Görev tanımı:
Aşağıdaki metin parçasında "ANKARA (ANKA) - MHP" sözleriyle başlayıp "olduğunu iddia etti." sözleri de dahil olmak üzere oraya kadar süren kısmı aynen kopyalayın.

ANKARA (ANKA) - MHP Genel Başkanı Devlet Bahçeli, Başbakan Erdoğan’ın dokunulmazlık konusundaki sözlerinin tamamıyla siyasi taktik mahiyetli, zaman kazanmaya yönelik olduğunu iddia ederek, “Başbakan Erdoğan’ın sahte çıkışları artık inandırıcılığını ve ehemmiyetini tamamen kaybetmiştir” dedi.
Dokunulmazlıkların kaldırılmasına yeşil ışık yakan Bahçeli, “Milliyetçi Hareket Partisi teröre yardım ve yataklık yapanların, terör örgütüyle arasına sınır çekemeyenlerin dokunulmazlıklarının kaldırılmasına sonuna kadar vardır” diye konuştu.
-BAHÇELİ’NİN HEDEFİNDE AK PARTİ VARDI-
Partisinin grup toplantısında konuşan MHP Genel Başkanı Devlet Bahçeli, Türkiye’nin niyet ve hedefi karanlık olan bir siyasi yönetim anlayışının elinde 10 yıldır bocalamakta ve bunalmakta olduğunu iddia etti.
AKP Hükümetinin Türkiye’yi ayakta tutan ne varsa saldırdığını ve sabote ettiğini savunan Bahçeli, şöyle dedi:
“Maalesef AKP, bölücülerin oyuncağı haline gelmiş, dayatılan ihanet taleplerini karşılamak için her bahaneye sığınmaya başlamıştır. Cinayet örgütü PKK, AKP’den ne istediyse almış, neyi umduysa elde etmiştir. PKK sözde Kürt sorununun kabul edilmesini ve bu çerçevede adımlar atılmasını beklemiş, amacına ulaşmıştır.PKK, anadilde savunma için bastırmış, istediğini almıştır. PKK, üniter yapının gevşemesini, federasyon yolunun açılmasını ısrarla ileri sürmüş, bu konuda özellikle yeni Büyükşehir Kanunuyla hiç olmadığı kadar vaat alarak teskin edilmiştir. Bölücü örgüt taleplerinin karşılanması iddia edildiğinin aksine ne çözümü ne de huzuru sağlamıştır.”

Alıntılanan veriler:
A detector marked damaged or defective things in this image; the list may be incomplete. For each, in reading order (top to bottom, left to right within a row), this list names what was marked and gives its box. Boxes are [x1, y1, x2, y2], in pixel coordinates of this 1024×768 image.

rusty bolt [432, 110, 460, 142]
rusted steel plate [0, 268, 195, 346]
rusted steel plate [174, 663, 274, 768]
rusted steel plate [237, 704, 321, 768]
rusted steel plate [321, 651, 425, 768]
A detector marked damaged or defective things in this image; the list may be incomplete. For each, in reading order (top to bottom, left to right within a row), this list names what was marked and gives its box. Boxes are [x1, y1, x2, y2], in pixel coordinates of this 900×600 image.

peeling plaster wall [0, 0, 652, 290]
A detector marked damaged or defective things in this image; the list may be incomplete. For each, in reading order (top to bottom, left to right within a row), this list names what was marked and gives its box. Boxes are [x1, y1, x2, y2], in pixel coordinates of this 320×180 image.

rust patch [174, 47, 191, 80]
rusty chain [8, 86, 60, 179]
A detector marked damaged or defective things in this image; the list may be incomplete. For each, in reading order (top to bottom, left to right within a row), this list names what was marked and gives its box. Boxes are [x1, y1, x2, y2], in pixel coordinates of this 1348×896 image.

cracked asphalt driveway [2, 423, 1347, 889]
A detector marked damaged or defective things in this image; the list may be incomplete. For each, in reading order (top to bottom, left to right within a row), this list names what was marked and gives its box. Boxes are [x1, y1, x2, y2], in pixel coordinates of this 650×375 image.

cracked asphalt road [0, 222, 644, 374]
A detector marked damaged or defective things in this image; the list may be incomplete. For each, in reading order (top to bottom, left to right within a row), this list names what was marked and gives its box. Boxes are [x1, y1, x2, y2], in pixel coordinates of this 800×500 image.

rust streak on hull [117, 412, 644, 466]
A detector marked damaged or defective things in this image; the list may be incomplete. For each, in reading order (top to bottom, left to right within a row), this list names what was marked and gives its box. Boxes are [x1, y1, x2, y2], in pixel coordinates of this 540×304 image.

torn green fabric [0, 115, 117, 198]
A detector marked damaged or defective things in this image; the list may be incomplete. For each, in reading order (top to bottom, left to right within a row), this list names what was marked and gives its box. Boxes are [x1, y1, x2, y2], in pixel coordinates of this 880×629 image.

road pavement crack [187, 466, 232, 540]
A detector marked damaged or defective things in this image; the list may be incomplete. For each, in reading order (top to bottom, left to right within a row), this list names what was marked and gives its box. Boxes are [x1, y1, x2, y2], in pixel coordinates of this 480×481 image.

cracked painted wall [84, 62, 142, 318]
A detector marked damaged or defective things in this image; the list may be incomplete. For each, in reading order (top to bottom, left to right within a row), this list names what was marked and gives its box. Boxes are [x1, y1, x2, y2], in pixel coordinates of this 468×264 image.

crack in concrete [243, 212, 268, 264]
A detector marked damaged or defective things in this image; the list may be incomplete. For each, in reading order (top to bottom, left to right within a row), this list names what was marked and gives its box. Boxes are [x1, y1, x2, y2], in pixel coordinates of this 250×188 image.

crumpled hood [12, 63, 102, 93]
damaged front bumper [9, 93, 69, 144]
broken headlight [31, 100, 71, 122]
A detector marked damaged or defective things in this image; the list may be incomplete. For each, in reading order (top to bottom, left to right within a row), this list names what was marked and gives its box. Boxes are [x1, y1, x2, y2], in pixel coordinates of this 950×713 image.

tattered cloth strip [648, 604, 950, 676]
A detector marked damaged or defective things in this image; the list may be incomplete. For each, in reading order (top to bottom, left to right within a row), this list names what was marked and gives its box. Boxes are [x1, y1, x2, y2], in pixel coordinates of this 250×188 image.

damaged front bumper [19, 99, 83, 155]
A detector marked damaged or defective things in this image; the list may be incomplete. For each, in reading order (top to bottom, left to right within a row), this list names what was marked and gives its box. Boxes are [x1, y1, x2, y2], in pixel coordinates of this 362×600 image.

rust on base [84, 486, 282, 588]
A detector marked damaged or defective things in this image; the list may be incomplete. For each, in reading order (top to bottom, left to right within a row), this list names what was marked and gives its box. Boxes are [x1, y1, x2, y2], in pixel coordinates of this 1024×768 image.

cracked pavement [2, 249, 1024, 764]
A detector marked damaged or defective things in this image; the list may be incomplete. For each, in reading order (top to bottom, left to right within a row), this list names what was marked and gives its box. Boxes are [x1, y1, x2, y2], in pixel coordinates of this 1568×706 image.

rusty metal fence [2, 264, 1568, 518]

Alıştırmanın sonucu:
ANKARA (ANKA) - MHP Genel Başkanı Devlet Bahçeli, Başbakan Erdoğan’ın dokunulmazlık konusundaki sözlerinin tamamıyla siyasi taktik mahiyetli, zaman kazanmaya yönelik olduğunu iddia ederek, “Başbakan Erdoğan’ın sahte çıkışları artık inandırıcılığını ve ehemmiyetini tamamen kaybetmiştir” dedi.
Dokunulmazlıkların kaldırılmasına yeşil ışık yakan Bahçeli, “Milliyetçi Hareket Partisi teröre yardım ve yataklık yapanların, terör örgütüyle arasına sınır çekemeyenlerin dokunulmazlıklarının kaldırılmasına sonuna kadar vardır” diye konuştu.
-BAHÇELİ’NİN HEDEFİNDE AK PARTİ VARDI-
Partisinin grup toplantısında konuşan MHP Genel Başkanı Devlet Bahçeli, Türkiye’nin niyet ve hedefi karanlık olan bir siyasi yönetim anlayışının elinde 10 yıldır bocalamakta ve bunalmakta olduğunu iddia etti.